Fajar menjelaskan, setiap SMP swasta diwajibkan memperpanjang izin operasional setiap tiga tahun sekali.
Namun, sekolah yang diusulkan ditutup itu tidak mengajukan perpanjangan meski masa berlaku izinnya telah habis.
Pihaknya mengaku telah beberapa kali mengundang pengelola sekolah untuk mengikuti pembinaan sekaligus mengurus perpanjangan izin operasional.
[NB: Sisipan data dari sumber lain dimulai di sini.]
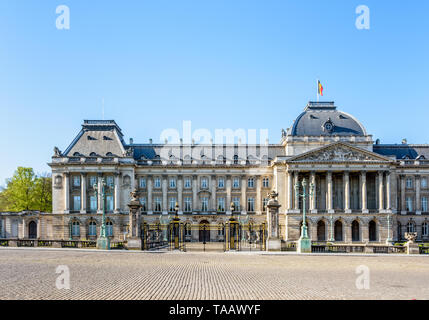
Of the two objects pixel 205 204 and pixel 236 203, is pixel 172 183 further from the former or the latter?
pixel 236 203

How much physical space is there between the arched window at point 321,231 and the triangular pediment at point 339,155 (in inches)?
416

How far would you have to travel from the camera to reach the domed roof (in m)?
74.6

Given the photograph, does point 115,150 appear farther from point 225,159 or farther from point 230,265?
point 230,265

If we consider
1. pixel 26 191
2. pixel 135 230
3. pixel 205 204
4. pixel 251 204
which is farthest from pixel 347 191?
pixel 26 191

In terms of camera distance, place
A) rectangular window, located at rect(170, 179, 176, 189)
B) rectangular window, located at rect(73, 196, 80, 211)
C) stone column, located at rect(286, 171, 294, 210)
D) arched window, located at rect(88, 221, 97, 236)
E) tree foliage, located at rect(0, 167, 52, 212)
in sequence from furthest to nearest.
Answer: tree foliage, located at rect(0, 167, 52, 212), rectangular window, located at rect(170, 179, 176, 189), rectangular window, located at rect(73, 196, 80, 211), arched window, located at rect(88, 221, 97, 236), stone column, located at rect(286, 171, 294, 210)

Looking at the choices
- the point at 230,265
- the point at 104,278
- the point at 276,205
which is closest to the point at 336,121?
the point at 276,205

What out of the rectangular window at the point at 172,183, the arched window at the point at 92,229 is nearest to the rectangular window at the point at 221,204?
the rectangular window at the point at 172,183

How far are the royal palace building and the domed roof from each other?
174mm

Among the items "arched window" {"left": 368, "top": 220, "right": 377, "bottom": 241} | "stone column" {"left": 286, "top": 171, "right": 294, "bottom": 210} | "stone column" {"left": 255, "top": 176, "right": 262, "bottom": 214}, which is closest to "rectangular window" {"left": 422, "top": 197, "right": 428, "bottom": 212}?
"arched window" {"left": 368, "top": 220, "right": 377, "bottom": 241}

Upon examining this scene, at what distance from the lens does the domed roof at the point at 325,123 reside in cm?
7456

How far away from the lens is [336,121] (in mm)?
75688

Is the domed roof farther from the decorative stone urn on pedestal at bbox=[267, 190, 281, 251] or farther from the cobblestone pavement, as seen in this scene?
the cobblestone pavement
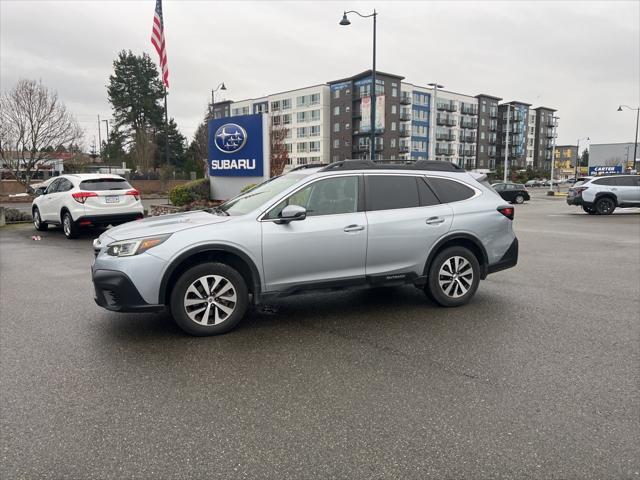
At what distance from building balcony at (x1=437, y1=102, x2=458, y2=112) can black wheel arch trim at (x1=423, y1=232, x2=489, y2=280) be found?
Result: 91.3 meters

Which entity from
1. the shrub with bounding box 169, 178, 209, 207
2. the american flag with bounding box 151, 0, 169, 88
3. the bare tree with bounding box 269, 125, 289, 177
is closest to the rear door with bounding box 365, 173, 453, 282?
the shrub with bounding box 169, 178, 209, 207

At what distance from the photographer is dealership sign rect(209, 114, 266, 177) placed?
15.4m

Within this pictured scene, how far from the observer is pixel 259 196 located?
5473mm

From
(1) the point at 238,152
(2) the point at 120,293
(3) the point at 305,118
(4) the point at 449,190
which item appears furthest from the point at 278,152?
(3) the point at 305,118

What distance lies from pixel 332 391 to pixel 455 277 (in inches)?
109

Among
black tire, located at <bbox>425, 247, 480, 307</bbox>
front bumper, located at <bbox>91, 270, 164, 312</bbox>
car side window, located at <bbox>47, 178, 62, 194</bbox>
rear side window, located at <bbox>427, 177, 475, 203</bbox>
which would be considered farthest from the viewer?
car side window, located at <bbox>47, 178, 62, 194</bbox>

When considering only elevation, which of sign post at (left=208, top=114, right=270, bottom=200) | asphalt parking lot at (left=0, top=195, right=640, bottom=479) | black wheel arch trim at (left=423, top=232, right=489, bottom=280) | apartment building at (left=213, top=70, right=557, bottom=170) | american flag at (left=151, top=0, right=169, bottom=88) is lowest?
asphalt parking lot at (left=0, top=195, right=640, bottom=479)

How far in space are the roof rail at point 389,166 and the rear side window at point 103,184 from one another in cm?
854

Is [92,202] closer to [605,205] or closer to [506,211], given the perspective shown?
[506,211]

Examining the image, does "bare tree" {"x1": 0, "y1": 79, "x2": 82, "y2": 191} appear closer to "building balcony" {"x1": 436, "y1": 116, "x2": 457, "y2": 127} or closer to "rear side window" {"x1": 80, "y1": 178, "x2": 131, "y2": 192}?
"rear side window" {"x1": 80, "y1": 178, "x2": 131, "y2": 192}

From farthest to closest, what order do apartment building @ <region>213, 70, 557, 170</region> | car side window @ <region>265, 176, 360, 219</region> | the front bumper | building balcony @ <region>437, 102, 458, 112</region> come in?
1. building balcony @ <region>437, 102, 458, 112</region>
2. apartment building @ <region>213, 70, 557, 170</region>
3. car side window @ <region>265, 176, 360, 219</region>
4. the front bumper

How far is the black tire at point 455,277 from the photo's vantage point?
5.61 meters

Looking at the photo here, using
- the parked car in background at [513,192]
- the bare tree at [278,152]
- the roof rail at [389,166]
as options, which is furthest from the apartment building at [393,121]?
the roof rail at [389,166]

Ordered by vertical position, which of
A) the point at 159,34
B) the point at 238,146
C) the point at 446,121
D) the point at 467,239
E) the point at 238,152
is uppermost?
the point at 446,121
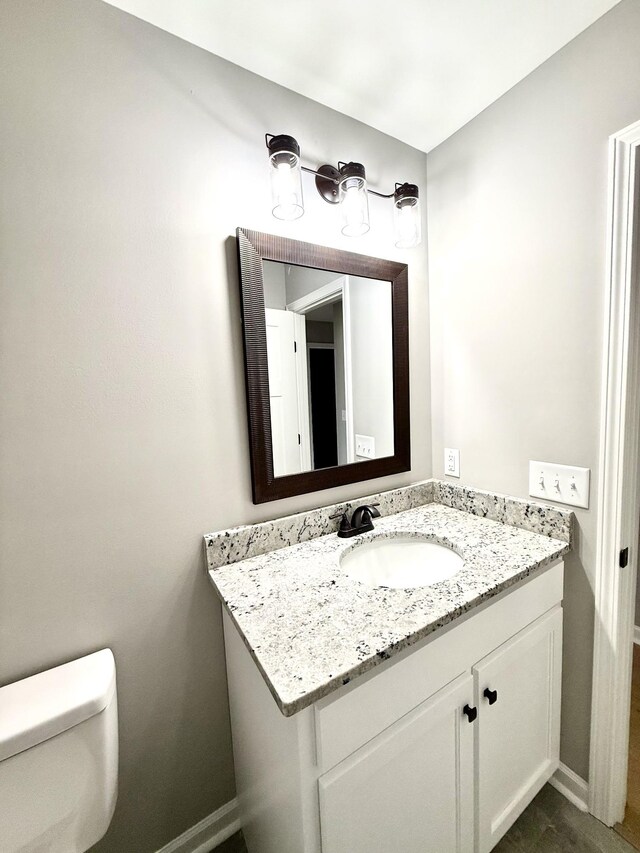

Baca juga: Orang Tua Masih Berat Melepas Anak, Kuota SD Sekolah Rakyat Sampang belum Terisi Penuh
Akan tetapi, undangan tersebut tidak mendapat respons.
"Kami sudah undang untuk pembinaan tidak datang. Kami juga beberapa kali datang ke lokasi, tetapi tidak ada aktivitas pembelajaran," ucapnya.
Tidak hanya itu, pihaknya juga kembali memberikan kesempatan kepada pengelola sekolah untuk melengkapi dokumen perpanjangan izin operasional.
Namun, hingga batas waktu yang ditentukan, tidak ada pihak yang datang memenuhi undangan tersebut.
"Kami undang untuk perpanjangan izin operasional, tapi orangnya tidak datang. Karena itu kami ajukan penutupan," tegasnya.
Baca juga: Sekolah Rakyat Sampang Sasar 270 Siswa dari Keluarga Miskin dan Miskin Ekstrem
Fajar menyebutkan, saat ini terdapat 135 SMP swasta yang beroperasi di Kabupaten Sumenep.
Dari jumlah tersebut, hanya satu lembaga yang diusulkan ditutup karena dinilai sudah tidak lagi menjalankan aktivitas pendidikan.
Meski demikian, dirinya belum dapat mengungkap identitas maupun lokasi sekolah tersebut.
Sebab, proses pengajuan penutupan masih berlangsung sehingga informasi lebih rinci belum bisa dipublikasikan.
"Saya tidak bisa menyebutkan di mana sekolahnya karena masih dalam proses pengajuan penutupan," katanya.